Here,  the underlying problem is easy to define: it is in point of irrefutable fact fundamentally unfair to penalize care providers for their vendors’ failings—especially when the very government proposing to penalize them put its seal of approval on the vendors’ foreheads to begin with.

CMS’s move to exempt providers from those penalties is correctly motivated, but it seeks to ease the provider pain without addressing its cause.

Instead of issuing a blanket exemption for use of unprepared vendors, CMS should:

  1. Waive penalties only for those providers who take steps to replace their inferior technologies with systems that can meet the demands of the 21st century’s information economy;
  2. Publish lists of health IT vendors whose systems are the basis for a hardship exemption, along with an accounting of how many of those 21 billion dollars have been paid to subsidize those vendors’ products; and
  3. Immediately initiate a reevaluation of the MU certification of any vendor whose products form the basis for a hardship exemption.

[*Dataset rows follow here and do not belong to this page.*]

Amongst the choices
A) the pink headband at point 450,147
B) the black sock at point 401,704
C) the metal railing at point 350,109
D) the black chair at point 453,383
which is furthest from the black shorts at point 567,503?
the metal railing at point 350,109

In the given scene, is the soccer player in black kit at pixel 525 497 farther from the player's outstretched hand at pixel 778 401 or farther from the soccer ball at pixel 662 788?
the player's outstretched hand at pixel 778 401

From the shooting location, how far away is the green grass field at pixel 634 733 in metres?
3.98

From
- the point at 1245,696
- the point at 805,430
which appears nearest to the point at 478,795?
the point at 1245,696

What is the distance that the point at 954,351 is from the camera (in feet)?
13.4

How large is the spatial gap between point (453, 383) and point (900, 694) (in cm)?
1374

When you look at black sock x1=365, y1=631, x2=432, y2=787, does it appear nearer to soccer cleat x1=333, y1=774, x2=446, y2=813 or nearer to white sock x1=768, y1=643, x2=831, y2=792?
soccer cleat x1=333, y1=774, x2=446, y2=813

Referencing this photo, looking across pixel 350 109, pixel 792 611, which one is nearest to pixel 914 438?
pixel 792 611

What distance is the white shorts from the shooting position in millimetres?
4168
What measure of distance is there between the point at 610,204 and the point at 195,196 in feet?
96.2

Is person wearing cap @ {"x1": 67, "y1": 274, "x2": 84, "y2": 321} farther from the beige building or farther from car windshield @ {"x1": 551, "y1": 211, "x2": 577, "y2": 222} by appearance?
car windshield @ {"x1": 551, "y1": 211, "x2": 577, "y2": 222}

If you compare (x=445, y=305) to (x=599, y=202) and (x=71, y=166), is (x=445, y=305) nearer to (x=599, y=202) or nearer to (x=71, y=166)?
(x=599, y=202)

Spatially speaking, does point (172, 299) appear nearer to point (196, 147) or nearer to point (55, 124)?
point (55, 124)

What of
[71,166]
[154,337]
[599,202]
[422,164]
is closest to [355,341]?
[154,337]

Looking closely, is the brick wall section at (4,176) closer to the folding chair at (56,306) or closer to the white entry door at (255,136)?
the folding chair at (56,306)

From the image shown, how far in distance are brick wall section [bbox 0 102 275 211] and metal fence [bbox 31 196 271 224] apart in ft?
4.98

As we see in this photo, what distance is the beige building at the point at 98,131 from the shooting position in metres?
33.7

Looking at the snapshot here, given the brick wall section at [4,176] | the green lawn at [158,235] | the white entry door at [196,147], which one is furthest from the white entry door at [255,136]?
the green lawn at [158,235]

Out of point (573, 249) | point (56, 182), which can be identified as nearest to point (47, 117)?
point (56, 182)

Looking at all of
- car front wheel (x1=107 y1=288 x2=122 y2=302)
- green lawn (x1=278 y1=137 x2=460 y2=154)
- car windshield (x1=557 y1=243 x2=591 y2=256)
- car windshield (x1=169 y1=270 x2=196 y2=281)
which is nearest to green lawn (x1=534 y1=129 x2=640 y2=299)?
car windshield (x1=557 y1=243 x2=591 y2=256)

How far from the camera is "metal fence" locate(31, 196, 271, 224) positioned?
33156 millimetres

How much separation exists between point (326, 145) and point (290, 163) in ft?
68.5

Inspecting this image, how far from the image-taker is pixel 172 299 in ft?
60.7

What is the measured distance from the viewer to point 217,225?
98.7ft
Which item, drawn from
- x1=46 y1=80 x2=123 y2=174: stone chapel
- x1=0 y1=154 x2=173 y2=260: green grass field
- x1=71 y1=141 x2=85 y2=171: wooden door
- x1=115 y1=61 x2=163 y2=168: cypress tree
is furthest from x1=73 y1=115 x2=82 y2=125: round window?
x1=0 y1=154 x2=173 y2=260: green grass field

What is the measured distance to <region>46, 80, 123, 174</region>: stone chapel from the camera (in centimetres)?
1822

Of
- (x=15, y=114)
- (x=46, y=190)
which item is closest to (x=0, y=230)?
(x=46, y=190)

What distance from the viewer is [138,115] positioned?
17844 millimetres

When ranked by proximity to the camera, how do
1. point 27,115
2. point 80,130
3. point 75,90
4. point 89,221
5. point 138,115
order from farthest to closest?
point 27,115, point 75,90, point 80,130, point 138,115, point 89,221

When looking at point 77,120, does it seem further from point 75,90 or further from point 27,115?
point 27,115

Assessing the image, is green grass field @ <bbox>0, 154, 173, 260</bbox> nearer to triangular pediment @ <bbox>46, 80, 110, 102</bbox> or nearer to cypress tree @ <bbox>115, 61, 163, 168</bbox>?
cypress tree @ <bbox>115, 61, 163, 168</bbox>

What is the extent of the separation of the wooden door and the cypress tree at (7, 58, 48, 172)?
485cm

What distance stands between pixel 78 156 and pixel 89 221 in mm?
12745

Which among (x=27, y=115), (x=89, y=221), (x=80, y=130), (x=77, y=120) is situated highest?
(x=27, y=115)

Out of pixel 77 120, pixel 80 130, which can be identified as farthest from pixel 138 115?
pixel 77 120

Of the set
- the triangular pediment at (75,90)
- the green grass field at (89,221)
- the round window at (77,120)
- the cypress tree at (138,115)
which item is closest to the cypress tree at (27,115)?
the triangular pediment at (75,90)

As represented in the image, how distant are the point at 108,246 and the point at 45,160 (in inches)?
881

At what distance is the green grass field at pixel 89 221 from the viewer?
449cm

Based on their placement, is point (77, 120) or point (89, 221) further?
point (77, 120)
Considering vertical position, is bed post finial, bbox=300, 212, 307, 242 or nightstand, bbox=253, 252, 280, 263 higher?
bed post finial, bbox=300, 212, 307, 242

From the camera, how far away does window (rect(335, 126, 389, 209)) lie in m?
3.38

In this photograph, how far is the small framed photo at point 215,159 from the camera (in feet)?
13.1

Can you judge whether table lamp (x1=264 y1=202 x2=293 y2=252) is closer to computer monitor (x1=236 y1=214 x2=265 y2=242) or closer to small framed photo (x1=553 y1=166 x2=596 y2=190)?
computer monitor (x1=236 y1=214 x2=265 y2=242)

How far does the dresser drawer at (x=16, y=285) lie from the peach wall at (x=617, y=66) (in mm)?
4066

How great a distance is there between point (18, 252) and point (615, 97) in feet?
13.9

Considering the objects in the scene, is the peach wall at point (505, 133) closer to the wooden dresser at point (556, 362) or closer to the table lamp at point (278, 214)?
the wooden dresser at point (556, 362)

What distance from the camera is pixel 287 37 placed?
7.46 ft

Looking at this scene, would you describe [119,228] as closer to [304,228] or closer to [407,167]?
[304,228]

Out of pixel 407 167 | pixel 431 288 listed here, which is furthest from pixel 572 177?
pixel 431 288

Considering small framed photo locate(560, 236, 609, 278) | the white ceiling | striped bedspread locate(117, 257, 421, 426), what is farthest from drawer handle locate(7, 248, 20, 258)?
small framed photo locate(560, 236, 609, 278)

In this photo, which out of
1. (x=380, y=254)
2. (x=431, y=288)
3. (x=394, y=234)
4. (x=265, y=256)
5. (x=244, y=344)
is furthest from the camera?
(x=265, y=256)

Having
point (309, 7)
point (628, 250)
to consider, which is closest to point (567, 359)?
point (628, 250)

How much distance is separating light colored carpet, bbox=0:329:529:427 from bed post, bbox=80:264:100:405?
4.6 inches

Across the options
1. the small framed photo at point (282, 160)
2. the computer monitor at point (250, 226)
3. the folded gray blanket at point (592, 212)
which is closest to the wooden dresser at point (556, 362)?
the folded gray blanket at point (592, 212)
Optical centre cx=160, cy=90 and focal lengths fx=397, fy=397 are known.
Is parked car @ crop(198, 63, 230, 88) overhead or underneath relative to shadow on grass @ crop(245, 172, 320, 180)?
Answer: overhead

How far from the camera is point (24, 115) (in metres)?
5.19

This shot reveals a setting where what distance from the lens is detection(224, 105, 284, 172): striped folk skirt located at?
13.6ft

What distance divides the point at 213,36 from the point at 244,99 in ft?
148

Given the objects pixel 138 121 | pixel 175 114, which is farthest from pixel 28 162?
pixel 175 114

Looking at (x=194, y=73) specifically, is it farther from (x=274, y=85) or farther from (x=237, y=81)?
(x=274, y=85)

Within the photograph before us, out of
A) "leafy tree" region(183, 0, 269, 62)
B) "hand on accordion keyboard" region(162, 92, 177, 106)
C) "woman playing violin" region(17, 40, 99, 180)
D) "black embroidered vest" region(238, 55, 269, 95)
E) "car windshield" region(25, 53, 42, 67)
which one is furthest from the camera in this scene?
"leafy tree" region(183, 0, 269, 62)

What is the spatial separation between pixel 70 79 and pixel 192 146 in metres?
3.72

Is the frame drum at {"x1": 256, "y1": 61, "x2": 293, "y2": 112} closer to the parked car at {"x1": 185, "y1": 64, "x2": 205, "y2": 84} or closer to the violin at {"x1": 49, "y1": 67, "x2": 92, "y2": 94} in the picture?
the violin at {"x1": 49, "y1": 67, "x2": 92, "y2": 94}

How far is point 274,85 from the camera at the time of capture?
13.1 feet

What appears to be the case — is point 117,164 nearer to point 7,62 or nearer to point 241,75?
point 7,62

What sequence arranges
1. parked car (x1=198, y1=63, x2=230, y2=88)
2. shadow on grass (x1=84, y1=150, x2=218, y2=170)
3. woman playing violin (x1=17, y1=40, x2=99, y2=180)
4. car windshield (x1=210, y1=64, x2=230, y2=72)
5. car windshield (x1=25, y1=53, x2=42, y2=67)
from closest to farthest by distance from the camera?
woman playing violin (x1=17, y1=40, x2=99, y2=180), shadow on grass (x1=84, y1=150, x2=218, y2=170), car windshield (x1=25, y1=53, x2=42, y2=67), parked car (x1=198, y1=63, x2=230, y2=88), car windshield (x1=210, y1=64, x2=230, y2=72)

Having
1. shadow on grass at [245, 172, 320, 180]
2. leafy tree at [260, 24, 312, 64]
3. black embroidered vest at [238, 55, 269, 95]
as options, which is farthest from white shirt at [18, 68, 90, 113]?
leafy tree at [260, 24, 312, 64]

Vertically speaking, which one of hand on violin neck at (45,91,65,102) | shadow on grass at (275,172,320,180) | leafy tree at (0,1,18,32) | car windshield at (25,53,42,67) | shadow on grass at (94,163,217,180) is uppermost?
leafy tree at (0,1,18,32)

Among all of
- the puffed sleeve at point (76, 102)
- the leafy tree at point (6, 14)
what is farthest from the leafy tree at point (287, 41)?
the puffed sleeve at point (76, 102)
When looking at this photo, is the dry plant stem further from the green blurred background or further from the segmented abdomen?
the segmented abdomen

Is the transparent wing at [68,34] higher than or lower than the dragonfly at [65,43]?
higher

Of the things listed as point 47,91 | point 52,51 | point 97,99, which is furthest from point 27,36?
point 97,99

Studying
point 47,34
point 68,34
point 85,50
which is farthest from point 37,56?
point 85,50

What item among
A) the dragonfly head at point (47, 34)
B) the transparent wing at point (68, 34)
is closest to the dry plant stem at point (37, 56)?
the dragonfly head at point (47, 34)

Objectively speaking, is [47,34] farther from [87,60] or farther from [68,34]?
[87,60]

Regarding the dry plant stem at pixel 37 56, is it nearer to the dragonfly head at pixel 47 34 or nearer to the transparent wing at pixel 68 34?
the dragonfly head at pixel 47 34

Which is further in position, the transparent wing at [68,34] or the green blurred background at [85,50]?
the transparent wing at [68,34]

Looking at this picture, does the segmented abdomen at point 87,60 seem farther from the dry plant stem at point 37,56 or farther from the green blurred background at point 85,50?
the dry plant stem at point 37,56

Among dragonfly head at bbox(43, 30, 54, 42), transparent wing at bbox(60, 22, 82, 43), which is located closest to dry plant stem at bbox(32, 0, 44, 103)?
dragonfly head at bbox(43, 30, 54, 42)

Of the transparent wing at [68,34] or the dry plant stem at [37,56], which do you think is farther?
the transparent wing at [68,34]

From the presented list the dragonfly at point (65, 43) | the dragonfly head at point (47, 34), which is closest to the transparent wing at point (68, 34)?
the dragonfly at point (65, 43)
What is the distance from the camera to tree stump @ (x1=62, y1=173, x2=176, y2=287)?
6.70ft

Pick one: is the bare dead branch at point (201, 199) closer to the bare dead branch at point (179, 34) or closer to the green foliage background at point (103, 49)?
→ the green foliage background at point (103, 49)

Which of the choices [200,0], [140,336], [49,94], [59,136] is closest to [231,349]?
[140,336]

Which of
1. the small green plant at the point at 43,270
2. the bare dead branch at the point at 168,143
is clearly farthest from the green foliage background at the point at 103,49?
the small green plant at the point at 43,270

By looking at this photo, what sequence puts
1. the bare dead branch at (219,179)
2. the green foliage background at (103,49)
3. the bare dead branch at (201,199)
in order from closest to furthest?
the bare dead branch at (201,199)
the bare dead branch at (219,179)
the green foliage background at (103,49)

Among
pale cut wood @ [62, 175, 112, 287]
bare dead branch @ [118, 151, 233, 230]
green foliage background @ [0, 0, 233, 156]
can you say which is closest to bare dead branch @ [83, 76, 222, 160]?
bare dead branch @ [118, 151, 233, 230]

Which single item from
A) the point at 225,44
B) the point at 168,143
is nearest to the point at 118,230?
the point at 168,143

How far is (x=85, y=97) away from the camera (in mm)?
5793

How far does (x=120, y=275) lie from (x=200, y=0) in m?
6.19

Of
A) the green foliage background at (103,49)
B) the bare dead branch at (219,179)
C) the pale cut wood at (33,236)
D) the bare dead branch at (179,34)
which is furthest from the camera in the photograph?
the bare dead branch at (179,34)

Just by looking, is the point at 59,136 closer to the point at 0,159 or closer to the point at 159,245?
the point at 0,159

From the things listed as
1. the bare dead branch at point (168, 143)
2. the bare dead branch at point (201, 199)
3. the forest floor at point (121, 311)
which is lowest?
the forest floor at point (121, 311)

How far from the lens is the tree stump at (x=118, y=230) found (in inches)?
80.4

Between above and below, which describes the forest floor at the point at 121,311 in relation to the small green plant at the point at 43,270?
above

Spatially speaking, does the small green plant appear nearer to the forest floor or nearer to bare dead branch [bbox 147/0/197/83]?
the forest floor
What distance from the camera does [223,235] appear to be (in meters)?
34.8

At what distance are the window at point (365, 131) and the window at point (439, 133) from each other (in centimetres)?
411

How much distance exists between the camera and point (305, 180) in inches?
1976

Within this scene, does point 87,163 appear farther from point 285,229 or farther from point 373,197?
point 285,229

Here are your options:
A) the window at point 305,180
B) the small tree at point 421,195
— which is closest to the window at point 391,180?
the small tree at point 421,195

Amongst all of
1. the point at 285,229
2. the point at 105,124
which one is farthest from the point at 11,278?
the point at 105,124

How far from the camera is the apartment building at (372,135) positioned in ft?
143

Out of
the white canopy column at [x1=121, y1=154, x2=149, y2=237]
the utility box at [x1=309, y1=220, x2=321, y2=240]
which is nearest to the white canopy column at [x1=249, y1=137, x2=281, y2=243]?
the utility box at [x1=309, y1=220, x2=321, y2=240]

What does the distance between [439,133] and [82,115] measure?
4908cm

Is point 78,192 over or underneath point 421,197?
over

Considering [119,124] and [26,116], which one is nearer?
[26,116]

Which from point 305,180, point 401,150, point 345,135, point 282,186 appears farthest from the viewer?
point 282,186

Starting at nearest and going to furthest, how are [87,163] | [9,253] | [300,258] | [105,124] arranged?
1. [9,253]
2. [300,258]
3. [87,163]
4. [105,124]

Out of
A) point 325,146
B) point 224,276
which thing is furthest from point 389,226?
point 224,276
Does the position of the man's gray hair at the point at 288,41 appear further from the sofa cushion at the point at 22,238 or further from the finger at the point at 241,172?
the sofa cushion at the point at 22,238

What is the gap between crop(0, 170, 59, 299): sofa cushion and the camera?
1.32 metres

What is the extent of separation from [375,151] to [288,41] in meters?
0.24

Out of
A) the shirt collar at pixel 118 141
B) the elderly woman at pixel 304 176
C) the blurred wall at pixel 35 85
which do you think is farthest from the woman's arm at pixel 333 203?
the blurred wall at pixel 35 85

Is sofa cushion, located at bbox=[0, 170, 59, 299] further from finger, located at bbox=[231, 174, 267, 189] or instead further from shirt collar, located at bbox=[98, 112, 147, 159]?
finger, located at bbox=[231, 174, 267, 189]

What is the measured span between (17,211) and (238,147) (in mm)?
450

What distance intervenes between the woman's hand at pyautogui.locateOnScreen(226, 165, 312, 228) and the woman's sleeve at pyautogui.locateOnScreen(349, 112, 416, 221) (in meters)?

This proposal might seem bold, but if we’re truly looking to advance health care through the application and use of EHR, then what I’ve outlined above simply represents necessary and sound public policy. Current practice rewards vendors whose products are falling short by perpetuating subsidies for those products.

The federal government should stop paying doctors to implement health IT that cannot meet the standards of the program under which the payments are issued. That’s just a no-brainer.

An EHR should not be a federally-subsidized “hardship.”